Une banque résume une offre en trois nombres : la mensualité, la durée et le taux. Cette page reconstitue le reste à partir de quatre saisies — montant emprunté, taux annuel, durée en années et taux d’assurance — et affiche la mensualité assurance comprise, le coût total du crédit et la somme totale remboursée.

Le tableau d’amortissement, replié sous les résultats, détaille chaque année : capital remboursé, intérêts payés, restant dû. Un bouton l’exporte au format CSV pour le rouvrir dans un tableur. Les montants saisis restent dans l’onglet, la page n’envoyant aucun formulaire et ne mettant personne en relation avec une banque ou un courtier.

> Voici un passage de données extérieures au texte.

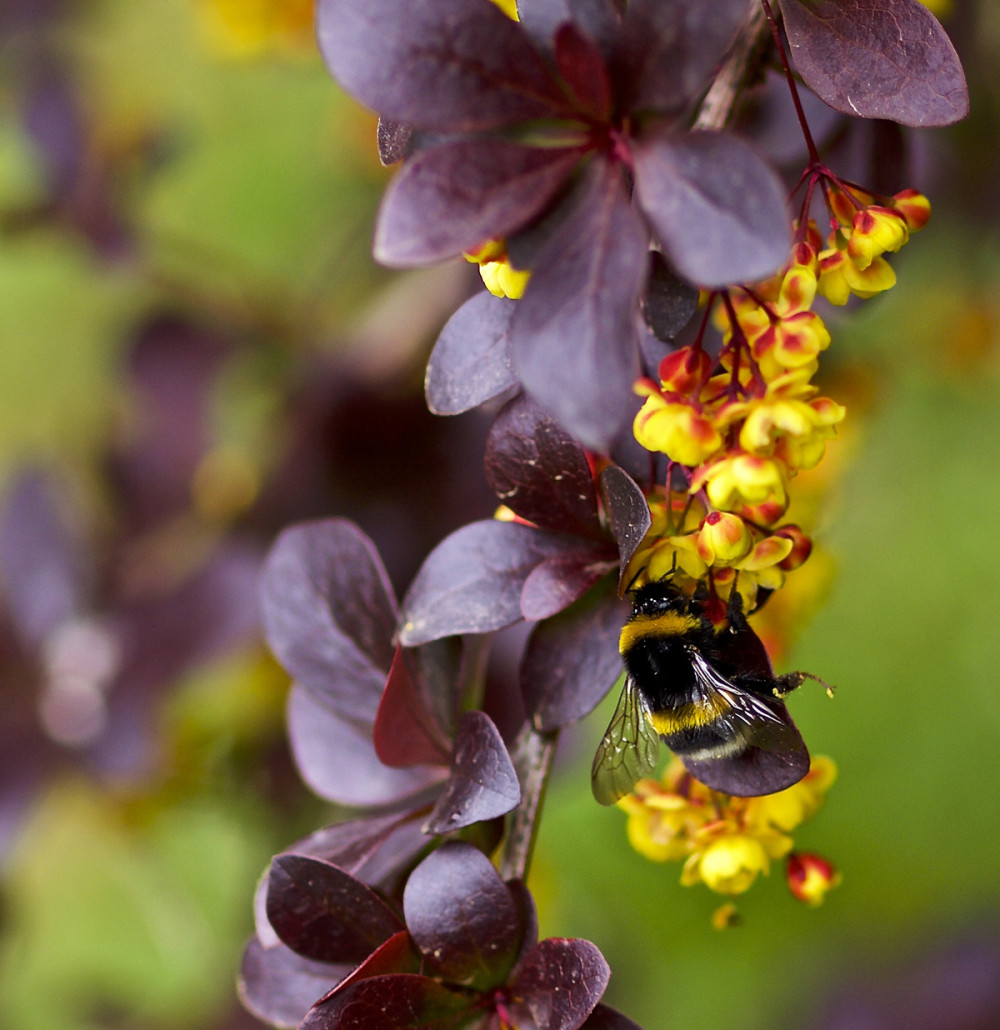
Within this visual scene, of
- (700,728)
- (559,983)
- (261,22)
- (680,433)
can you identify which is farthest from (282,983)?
(261,22)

Le modèle est celui d’un prêt classique à taux fixe et à mensualités constantes. Il ne reproduit pas une offre : plusieurs frais réels en sont absents, et ils sont énumérés plus bas pour que l’écart avec le coût véritable de l’opération soit lisible. La formule de la mensualité, la répartition entre intérêts et capital et le mode de calcul de la prime d’assurance sont détaillés avec les chiffres de la simulation proposée par défaut, un emprunt de 250 000 € sur vingt ans, de manière que le résultat puisse être vérifié ligne à ligne.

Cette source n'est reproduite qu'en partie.